Both Transeuropa and Norfolklines offer good deals for motorhomers and we will definitely continue to use them for our crossings.
We have not used the port of Ramsgate before, can you tell us if there is anywhere to overnight at or near to the ferry terminus. We are booked on a 7:00 am ferry , if we cannot park up somewhere we will have to leave home at 3:00 am.


----------



## Knauser (May 26, 2005)

I emailed Transeuropa and got this reply -

Dear Mr xxxxxx

Thankyou for your enquiry and yes we do have overnight parking. If when you arrive and the terminal is closed there is a car parking area to the left of the building. This is free of charge if you could just let security know that you are booked to travel in the morning.

Many Thanks 
Rebecca Braganza
Passenger Reception

Will be giving it a try in December

Knauser


----------



## 89002 (May 11, 2005)

Well I wish someone would tell the Irish sea operators, as the reverse is true there.
We don't want to go to France. We go to Ireland, an every year it goes up. Even when you ring up and try to negotiate, they know the other operator's prices, and the fact that none of them discount. 
All these £19 to £60 fares etc make me seethe. How about £300+ for a summer crossing, or £220 for an autumn one at 3am. Well ok don't quote verbatim, but you get the idea.
With them you subsidise the freight. My friend drives a 10m 7.5t box van, he took a load to Dublin this year for £80 day return, having just turned up and paid at the check-in booth, not months in advance. Try doing that in a camper and see how much you pay !
I was moaning to a customer of ours in Queensferry who runs coach trips to Ireland about this, and he said if there is over a certain number of passengers on board, the coach travels free of charge.
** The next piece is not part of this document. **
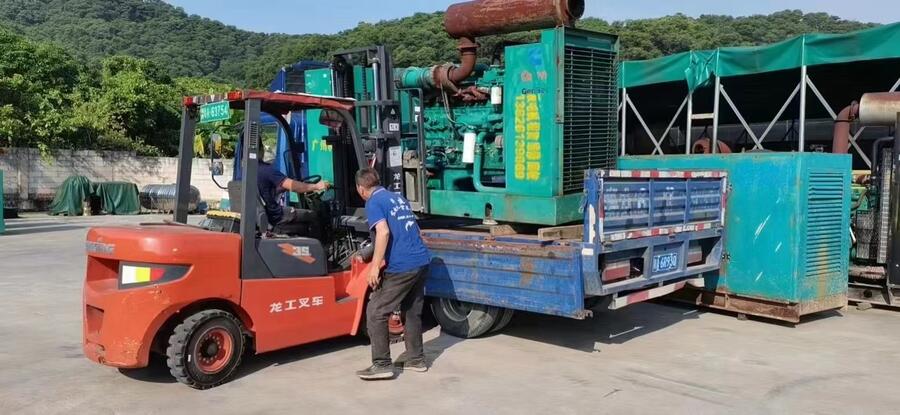 上海靜安區(qū)發(fā)電機(jī)出租--8分鐘前更新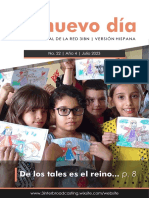 Revista UN NUEVO DÍA. No. 22 - Año 4 - Julio 2023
How about that then.


----------



## 94639 (May 1, 2005)

Knauser said:


> I emailed Transeuropa and got this reply -
> 
> Dear Mr xxxxxx
> 
> ...


Hi Knauser

We will give it a go in November, will let you know how we get on.

Safe travelling


----------



## chrisgog (May 17, 2005)

Just booked with Norfolkline for £88 return next July/August for 5 week trip. Could have done it for £68 but need my beauty sleep and don't fancy middle of the night crossing. Always stressed out on that first day of travel so will camp in Dover and catch 8.30 out. 
Did Norfokline this year and already saved £10 on last years price. 
Nice to see something getting cheaper anyway
Thanks for letting us know the prices everyone


----------